Baroque music full of devotion with the Ensemble Diderot

This question was urgently answered by the Ensemble Diderot in Linz’s Brucknerhaus on Sunday. The program included a very vivid lecture on the development of this genre, which was so central to the Baroque period, to which the four of them – Johannes Pramsolser and Roldán Bernabé (violins), Gulrim Choi (violoncello) and Philippe Grisvard (harpsichord) – devoted themselves intensively.

Velvety sound

In this case, trio does not mean the number of musicians, but the composition: it is music consisting of three parts for two solo instruments and basso continuo, which is performed by at least two musicians.
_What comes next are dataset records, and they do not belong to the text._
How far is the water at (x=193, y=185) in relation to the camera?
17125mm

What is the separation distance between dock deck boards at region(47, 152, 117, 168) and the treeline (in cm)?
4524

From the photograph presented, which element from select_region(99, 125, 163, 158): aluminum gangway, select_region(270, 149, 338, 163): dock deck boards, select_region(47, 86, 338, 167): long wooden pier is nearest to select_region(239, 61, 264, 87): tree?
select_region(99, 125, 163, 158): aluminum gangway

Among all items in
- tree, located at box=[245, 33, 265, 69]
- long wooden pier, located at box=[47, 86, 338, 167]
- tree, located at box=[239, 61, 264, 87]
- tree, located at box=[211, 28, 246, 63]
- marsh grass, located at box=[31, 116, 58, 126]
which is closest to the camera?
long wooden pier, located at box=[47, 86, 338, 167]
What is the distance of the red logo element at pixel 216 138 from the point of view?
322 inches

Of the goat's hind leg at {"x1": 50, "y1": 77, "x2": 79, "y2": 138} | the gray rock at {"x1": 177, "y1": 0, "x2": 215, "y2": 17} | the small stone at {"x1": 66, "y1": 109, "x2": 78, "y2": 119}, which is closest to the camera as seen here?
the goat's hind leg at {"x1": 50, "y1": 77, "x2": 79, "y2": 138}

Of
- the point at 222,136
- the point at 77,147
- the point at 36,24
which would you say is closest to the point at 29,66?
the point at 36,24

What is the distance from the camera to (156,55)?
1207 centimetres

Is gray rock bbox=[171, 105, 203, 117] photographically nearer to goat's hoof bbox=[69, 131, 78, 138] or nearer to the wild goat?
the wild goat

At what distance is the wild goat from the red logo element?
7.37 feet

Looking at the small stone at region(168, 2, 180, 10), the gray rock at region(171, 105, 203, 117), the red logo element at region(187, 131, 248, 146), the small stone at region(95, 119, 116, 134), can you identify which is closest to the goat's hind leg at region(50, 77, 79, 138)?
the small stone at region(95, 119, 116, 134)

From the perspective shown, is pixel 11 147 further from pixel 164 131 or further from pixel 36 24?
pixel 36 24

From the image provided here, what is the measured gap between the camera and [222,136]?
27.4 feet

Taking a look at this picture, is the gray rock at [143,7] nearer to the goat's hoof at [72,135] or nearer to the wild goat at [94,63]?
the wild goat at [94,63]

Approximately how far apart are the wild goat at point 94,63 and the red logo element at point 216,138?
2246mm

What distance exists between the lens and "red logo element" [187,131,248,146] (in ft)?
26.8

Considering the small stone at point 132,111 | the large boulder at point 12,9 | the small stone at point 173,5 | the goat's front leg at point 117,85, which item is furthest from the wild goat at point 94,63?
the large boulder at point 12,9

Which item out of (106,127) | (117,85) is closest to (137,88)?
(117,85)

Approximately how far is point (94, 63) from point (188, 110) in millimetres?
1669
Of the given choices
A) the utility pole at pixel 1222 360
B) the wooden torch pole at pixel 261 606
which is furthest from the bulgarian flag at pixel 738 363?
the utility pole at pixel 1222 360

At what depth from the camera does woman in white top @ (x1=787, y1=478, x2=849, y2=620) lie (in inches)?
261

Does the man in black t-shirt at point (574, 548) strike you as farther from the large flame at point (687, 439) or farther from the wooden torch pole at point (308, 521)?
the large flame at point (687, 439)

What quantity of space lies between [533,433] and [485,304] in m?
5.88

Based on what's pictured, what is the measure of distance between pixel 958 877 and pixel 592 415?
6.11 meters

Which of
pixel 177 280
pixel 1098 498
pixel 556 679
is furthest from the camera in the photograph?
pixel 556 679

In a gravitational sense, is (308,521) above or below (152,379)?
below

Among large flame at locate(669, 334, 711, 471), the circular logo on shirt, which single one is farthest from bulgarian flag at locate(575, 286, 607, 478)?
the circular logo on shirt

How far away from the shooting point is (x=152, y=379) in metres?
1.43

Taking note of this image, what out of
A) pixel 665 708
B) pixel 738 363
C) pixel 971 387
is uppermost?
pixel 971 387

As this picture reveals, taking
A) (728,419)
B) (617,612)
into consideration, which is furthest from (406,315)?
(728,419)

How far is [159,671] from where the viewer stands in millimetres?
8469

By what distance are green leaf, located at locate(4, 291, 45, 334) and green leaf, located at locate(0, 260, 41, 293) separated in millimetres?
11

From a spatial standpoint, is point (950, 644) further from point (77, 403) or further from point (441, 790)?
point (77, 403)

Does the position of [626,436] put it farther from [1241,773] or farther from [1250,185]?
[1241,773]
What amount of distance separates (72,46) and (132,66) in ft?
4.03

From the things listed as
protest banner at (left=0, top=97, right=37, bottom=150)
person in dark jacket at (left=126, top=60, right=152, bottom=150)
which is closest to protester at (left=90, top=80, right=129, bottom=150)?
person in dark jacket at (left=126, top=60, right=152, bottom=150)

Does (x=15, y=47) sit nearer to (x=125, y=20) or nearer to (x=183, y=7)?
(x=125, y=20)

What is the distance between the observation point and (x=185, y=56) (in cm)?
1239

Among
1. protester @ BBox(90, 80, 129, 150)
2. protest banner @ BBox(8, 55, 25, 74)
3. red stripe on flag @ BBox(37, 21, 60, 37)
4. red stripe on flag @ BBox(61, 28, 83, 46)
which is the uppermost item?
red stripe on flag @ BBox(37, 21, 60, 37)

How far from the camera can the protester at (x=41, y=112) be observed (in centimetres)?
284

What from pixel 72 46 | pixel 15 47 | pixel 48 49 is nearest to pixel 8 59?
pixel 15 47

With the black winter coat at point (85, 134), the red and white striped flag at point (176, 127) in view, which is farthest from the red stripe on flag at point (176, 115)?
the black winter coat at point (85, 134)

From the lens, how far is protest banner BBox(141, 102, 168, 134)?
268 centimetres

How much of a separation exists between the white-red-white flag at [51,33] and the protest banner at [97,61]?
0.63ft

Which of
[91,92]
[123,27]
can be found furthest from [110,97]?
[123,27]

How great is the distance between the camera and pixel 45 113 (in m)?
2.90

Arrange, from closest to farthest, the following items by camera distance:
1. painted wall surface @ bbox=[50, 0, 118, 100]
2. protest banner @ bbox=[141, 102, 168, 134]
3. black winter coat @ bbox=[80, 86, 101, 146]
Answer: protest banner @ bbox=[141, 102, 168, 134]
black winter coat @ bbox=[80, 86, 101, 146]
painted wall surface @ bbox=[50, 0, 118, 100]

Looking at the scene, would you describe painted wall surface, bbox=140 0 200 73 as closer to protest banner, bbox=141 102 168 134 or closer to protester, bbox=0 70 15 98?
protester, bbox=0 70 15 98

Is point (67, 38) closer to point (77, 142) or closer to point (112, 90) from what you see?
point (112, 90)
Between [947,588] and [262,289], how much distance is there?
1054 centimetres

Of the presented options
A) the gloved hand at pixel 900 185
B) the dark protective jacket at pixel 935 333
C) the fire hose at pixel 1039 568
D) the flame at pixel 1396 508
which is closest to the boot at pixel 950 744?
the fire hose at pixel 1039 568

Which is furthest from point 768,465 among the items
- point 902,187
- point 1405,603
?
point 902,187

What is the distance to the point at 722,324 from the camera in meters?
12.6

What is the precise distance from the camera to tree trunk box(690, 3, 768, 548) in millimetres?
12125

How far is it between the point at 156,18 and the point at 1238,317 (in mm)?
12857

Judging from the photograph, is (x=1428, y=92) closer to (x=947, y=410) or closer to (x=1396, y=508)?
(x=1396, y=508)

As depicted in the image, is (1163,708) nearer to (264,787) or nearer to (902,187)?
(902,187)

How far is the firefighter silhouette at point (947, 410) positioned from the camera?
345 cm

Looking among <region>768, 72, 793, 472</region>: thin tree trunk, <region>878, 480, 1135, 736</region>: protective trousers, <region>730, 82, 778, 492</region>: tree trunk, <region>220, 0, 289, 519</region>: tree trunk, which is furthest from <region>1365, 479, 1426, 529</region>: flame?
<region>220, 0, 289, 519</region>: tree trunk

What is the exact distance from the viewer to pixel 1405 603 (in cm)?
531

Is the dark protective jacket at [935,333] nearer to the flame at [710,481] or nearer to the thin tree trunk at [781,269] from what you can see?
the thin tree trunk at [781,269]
The starting point was the Sonata prima from Opus 12 by Salamone Rossi, who is considered the “inventor” of this genre. Contributions by Giuseppe Scarani, Biagio Marini, Giovanni Le Grenzi and Lelio Colista led to the first grand master of the genre, Arcangelo Corelli, from whose Opus 2 the Ciaccona was heard. In the second part, the Ensemble Diderot explored the field of trio sonatas in France based on notes by Louis-Nicolas Clérambault and François Couperin, as well as Great Britain (with works by John Blow and Henry Purcell), where the genre was adopted from the continent and combined with its own consort music in was reconciled.

A fabulous cross-section of a genre that triumphed in the 17th century and was the status quo at the beginning of the 18th century. He makes music with special dedication and the velvety sound that is widely praised by the Ensemble Diderot, but which has enough rough edges to create emotionally charged, speaking baroque music.